We humans, however -- crowd, disciples, Pharisees, Herodians, Presbyterian seekers and believers in Houston, Texas -- we all bear the image, the eikon, of God. We may pay the tax, we may participate in Caesar’s political or economic system, we may make small or large compromises with our sense of what’s right and wrong in that relationship, but the fact remains: we belong to God. We belong to God.

That belonging has some powerful implications. First of all, we need to notice that Jesus is not portraying God and Caesar as equals, and they are not merely symbolic names for separate realms. If they were, then we could be led to believe that the emperor has his realm, in which he can claim our ultimate allegiance, and that God is relegated some another realm. Quite the contrary is the case. We humans bear God’s image, and wherever we live and operate -- whether in the social, economic, political, or religious realm -- we belong to God. Our primary loyalties do not switch when we move out of the church and into the voting booth, or the market place, or the classroom, or the golf course. We belong to God.

Of course, when we read the story this way, it really doesn’t solve our questions of church and state, of taxation, military service, and the like. What it does is to set all our allegiances in the correct order. First and foremost, whatever other allegiances might seek to claim us, we belong to God.

So, back to where this story starts -- with money. The question Jesus responded to was not the superficial question about taxation, but the deeper question about allegiances, and about the basis we use for estimating our own worth. He laid down no hard and fast rules, but urged each and every one of us to look at our allegiances, and to remember that we belong to God. All that we are and all that we have belong to God.

That is where we need to start when we think about our giving. Now, it may surprise you, but I’m not going to tell you that all your giving ought to be done through the church. We all have multiple requests made of us for giving, and many of those causes are worthy. But church is where it ought to start, because we belong to God.

In the church, we should talk less about “giving” and more about “stewardship.” Giving is the final outcome of a process that begins with prayerful consideration of our stewardship of what has been entrusted to us -- all that we are and all that we have. You see, stewardship isn’t just about the percentage that you may give to the church, it’s also about the far larger percentage that you keep and what you do with it. You belong to God, and that allegiance forms and informs all our other allegiances.

In another place in his letters, Paul writes a good summary of what I have been trying to say: “For all things are yours,” Paul writes, “whether Paul or Apollos or Cephas or the world or life or death or the present or the future -- all belong to you, and you belong to Christ, and Christ belongs to God.” (1 Corinthians 3:22-23)

One of the faith statements in our Book of Confessions is the Heidelberg Catechism. The first question is that catechism is: “What is your only comfort, in life and in death?” The answer is: “That I belong -- body and soul, in life and in death -- not to myself but to my faithful Savior, Jesus Christ.”

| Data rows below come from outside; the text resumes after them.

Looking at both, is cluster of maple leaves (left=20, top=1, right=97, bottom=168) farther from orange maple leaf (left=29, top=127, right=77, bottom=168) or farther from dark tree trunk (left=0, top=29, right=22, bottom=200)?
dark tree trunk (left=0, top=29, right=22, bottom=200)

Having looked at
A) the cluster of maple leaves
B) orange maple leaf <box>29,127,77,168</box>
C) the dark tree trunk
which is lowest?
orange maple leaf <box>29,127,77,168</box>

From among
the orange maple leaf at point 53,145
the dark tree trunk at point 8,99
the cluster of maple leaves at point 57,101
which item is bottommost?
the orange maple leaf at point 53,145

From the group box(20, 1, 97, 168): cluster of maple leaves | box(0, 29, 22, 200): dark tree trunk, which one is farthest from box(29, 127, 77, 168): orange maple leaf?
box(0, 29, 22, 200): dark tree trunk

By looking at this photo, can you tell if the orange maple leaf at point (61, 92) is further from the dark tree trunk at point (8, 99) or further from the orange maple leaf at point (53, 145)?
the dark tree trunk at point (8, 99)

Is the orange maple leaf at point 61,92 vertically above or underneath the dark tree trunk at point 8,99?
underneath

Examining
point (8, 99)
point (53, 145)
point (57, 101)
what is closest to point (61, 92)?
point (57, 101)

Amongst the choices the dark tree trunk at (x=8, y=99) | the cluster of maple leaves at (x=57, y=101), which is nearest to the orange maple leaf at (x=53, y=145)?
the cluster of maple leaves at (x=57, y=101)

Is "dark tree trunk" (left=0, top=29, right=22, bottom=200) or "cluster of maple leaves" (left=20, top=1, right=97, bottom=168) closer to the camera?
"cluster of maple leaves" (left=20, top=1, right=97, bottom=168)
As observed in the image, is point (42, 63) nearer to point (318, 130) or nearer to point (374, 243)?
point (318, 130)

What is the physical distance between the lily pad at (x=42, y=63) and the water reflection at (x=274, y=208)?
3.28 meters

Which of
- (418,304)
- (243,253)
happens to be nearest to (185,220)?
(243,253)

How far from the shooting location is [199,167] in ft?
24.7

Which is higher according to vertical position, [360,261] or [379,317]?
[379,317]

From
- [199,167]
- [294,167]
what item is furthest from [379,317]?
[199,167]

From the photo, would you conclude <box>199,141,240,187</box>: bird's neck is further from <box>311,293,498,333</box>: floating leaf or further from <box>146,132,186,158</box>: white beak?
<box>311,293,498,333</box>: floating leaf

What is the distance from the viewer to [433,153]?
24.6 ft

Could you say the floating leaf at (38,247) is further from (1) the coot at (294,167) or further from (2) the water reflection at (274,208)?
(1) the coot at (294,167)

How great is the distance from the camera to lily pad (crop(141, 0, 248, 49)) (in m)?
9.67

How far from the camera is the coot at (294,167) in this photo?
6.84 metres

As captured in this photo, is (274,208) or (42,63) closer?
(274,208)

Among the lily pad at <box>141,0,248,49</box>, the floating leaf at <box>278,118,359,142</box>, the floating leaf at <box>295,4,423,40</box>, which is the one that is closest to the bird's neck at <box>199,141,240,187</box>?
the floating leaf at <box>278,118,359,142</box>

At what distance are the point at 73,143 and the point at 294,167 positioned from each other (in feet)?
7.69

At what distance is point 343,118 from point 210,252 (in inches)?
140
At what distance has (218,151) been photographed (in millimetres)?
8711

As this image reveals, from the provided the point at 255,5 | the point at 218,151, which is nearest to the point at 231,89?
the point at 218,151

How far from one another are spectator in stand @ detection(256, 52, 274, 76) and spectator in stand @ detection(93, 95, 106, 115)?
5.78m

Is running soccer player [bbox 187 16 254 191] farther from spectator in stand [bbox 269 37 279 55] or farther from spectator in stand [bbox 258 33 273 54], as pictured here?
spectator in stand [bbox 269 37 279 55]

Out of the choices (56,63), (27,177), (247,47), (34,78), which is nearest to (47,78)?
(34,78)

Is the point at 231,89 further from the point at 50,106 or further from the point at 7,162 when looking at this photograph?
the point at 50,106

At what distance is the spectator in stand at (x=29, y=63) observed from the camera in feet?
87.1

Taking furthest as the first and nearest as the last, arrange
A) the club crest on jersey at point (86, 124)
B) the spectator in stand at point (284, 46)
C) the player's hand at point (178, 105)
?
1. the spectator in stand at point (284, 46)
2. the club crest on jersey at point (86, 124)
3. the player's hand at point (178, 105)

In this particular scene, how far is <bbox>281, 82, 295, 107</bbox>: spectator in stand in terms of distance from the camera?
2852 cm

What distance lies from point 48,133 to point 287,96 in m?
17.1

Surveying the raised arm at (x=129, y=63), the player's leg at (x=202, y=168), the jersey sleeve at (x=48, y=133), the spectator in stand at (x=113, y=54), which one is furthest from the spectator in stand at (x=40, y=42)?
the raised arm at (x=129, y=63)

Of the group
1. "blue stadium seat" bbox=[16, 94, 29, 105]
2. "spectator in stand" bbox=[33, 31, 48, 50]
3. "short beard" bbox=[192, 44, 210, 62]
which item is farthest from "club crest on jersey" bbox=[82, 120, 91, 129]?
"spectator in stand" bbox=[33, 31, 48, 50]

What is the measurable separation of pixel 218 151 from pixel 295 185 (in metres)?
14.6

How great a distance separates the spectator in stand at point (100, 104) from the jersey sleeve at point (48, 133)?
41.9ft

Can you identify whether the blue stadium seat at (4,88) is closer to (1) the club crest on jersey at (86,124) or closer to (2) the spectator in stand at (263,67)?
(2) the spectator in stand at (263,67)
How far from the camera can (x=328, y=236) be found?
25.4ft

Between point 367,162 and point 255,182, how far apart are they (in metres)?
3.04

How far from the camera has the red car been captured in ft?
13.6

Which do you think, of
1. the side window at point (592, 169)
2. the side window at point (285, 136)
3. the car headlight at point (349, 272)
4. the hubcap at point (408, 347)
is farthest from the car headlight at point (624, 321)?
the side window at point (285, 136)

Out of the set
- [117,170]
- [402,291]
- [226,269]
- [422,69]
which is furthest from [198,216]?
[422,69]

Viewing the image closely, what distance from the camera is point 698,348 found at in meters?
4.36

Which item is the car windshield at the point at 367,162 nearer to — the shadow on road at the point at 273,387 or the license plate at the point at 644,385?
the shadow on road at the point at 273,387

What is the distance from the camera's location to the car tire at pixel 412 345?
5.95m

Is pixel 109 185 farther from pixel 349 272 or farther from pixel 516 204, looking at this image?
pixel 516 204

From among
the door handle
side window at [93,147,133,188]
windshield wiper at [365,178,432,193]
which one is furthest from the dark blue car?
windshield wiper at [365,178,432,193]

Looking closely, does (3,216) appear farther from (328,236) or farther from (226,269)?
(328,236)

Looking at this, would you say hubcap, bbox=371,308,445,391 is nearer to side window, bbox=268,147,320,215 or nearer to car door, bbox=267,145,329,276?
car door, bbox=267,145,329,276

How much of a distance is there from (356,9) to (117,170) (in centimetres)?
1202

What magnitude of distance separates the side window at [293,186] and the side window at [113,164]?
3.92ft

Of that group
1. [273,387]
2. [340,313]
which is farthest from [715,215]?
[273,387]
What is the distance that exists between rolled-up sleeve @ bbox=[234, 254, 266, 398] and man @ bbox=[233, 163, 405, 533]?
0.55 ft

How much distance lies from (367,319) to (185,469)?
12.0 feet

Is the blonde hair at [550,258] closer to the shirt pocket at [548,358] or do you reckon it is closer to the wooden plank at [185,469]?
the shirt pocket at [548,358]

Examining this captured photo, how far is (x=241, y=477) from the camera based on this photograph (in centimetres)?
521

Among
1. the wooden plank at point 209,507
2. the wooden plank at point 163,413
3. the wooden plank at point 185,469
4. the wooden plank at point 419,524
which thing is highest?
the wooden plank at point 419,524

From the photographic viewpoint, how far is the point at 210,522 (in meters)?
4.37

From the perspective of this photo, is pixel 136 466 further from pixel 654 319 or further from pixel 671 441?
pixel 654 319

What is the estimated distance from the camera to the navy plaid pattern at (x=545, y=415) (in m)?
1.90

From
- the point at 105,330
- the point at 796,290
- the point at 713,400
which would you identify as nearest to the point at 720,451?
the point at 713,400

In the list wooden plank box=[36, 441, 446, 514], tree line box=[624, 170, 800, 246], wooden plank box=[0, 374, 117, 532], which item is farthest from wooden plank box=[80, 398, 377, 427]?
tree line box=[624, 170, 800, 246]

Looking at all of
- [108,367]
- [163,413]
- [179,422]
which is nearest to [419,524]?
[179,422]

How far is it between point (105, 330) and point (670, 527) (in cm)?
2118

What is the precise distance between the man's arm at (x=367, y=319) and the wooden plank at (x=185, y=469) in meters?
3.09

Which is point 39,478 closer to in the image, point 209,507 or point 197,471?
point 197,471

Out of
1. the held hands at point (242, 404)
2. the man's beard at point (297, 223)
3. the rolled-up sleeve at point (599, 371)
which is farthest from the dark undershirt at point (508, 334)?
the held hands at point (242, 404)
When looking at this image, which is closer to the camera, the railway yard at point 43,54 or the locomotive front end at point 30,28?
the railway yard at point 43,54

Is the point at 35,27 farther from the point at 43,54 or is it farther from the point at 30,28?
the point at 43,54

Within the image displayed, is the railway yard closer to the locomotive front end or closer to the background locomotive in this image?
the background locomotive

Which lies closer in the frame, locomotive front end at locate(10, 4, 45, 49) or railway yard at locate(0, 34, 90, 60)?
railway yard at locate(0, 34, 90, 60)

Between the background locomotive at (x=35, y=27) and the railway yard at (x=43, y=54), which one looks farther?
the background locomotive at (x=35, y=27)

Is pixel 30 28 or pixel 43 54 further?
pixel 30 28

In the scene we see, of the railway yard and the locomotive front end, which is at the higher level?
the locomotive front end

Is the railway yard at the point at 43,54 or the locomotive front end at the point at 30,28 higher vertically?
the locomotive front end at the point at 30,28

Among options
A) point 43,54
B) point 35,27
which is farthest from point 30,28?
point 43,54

When you think and pray over the next few days about your commitments of time, talent, and treasure for 2009, and your three-year commitments to the Fulfill the Vision Together Capital Campaign, I want you to keep this truth foremost in your mind. You bear God’s image. You belong to God, and because you belong to God, all your other allegiances need to be seen in the light of that primary allegiance.
What you give to the church, finally, is between you and God. But that realization shouldn’t make you sigh with relief. It ought to bring you to your knees, in humble praise and thanksgiving, and in dedication and commitment to the One to whom you belong.